--- Study material Enclosed Below ---

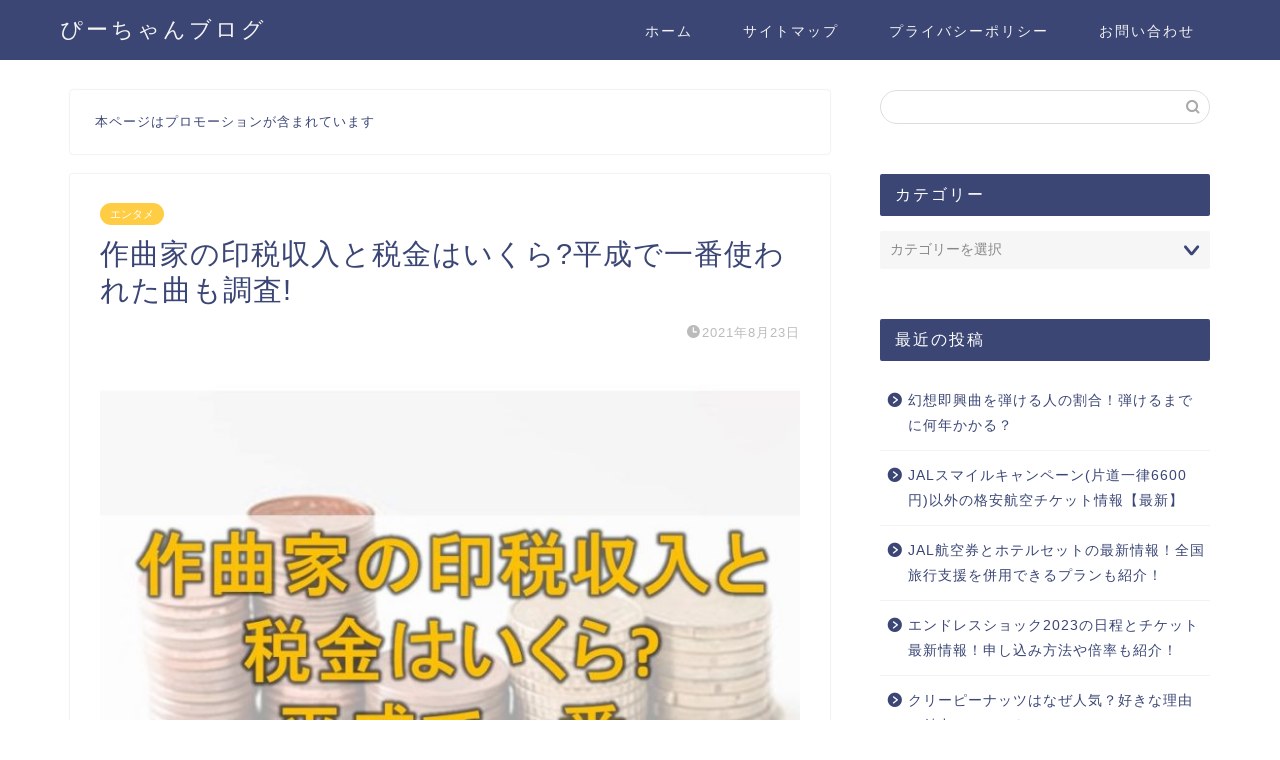

--- FILE ---
content_type: text/html; charset=utf-8
request_url: https://www.google.com/recaptcha/api2/aframe
body_size: -85
content:
<!DOCTYPE HTML><html><head><meta http-equiv="content-type" content="text/html; charset=UTF-8"></head><body><script nonce="PyYn9g7AP6R5jDN6W50iSg">/** Anti-fraud and anti-abuse applications only. See google.com/recaptcha */ try{var clients={'sodar':'https://pagead2.googlesyndication.com/pagead/sodar?'};window.addEventListener("message",function(a){try{if(a.source===window.parent){var b=JSON.parse(a.data);var c=clients[b['id']];if(c){var d=document.createElement('img');d.src=c+b['params']+'&rc='+(localStorage.getItem("rc::a")?sessionStorage.getItem("rc::b"):"");window.document.body.appendChild(d);sessionStorage.setItem("rc::e",parseInt(sessionStorage.getItem("rc::e")||0)+1);localStorage.setItem("rc::h",'1769077915436');}}}catch(b){}});window.parent.postMessage("_grecaptcha_ready", "*");}catch(b){}</script></body></html>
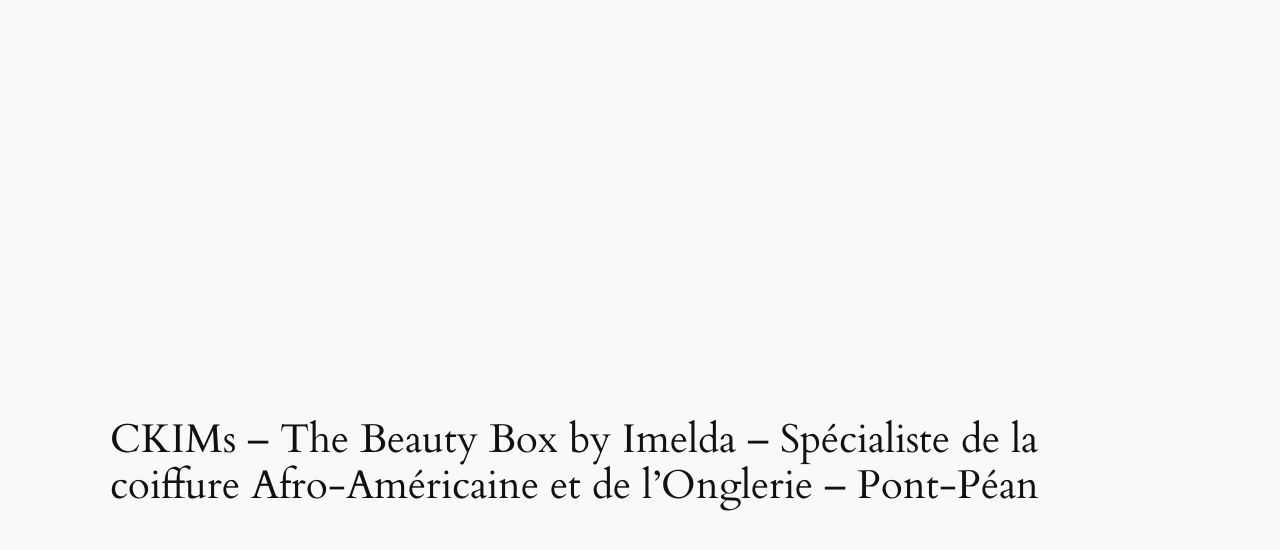

--- FILE ---
content_type: text/html; charset=utf-8
request_url: https://www.google.com/recaptcha/api2/aframe
body_size: 267
content:
<!DOCTYPE HTML><html><head><meta http-equiv="content-type" content="text/html; charset=UTF-8"></head><body><script nonce="IU_WitaxCs2VuxxUMChNNQ">/** Anti-fraud and anti-abuse applications only. See google.com/recaptcha */ try{var clients={'sodar':'https://pagead2.googlesyndication.com/pagead/sodar?'};window.addEventListener("message",function(a){try{if(a.source===window.parent){var b=JSON.parse(a.data);var c=clients[b['id']];if(c){var d=document.createElement('img');d.src=c+b['params']+'&rc='+(localStorage.getItem("rc::a")?sessionStorage.getItem("rc::b"):"");window.document.body.appendChild(d);sessionStorage.setItem("rc::e",parseInt(sessionStorage.getItem("rc::e")||0)+1);localStorage.setItem("rc::h",'1765232773444');}}}catch(b){}});window.parent.postMessage("_grecaptcha_ready", "*");}catch(b){}</script></body></html>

--- End of Enclosed Study material ---

_Instructions to follow_
Apart from the pictures, repeat every entry exactly.

_Answer to this problem_
--- FILE ---
content_type: text/html; charset=utf-8
request_url: https://www.google.com/recaptcha/api2/aframe
body_size: -85
content:
<!DOCTYPE HTML><html><head><meta http-equiv="content-type" content="text/html; charset=UTF-8"></head><body><script nonce="PyYn9g7AP6R5jDN6W50iSg">/** Anti-fraud and anti-abuse applications only. See google.com/recaptcha */ try{var clients={'sodar':'https://pagead2.googlesyndication.com/pagead/sodar?'};window.addEventListener("message",function(a){try{if(a.source===window.parent){var b=JSON.parse(a.data);var c=clients[b['id']];if(c){var d=document.createElement('img');d.src=c+b['params']+'&rc='+(localStorage.getItem("rc::a")?sessionStorage.getItem("rc::b"):"");window.document.body.appendChild(d);sessionStorage.setItem("rc::e",parseInt(sessionStorage.getItem("rc::e")||0)+1);localStorage.setItem("rc::h",'1769077915436');}}}catch(b){}});window.parent.postMessage("_grecaptcha_ready", "*");}catch(b){}</script></body></html>

--- FILE ---
content_type: text/html; charset=utf-8
request_url: https://www.google.com/recaptcha/api2/aframe
body_size: 267
content:
<!DOCTYPE HTML><html><head><meta http-equiv="content-type" content="text/html; charset=UTF-8"></head><body><script nonce="IU_WitaxCs2VuxxUMChNNQ">/** Anti-fraud and anti-abuse applications only. See google.com/recaptcha */ try{var clients={'sodar':'https://pagead2.googlesyndication.com/pagead/sodar?'};window.addEventListener("message",function(a){try{if(a.source===window.parent){var b=JSON.parse(a.data);var c=clients[b['id']];if(c){var d=document.createElement('img');d.src=c+b['params']+'&rc='+(localStorage.getItem("rc::a")?sessionStorage.getItem("rc::b"):"");window.document.body.appendChild(d);sessionStorage.setItem("rc::e",parseInt(sessionStorage.getItem("rc::e")||0)+1);localStorage.setItem("rc::h",'1765232773444');}}}catch(b){}});window.parent.postMessage("_grecaptcha_ready", "*");}catch(b){}</script></body></html>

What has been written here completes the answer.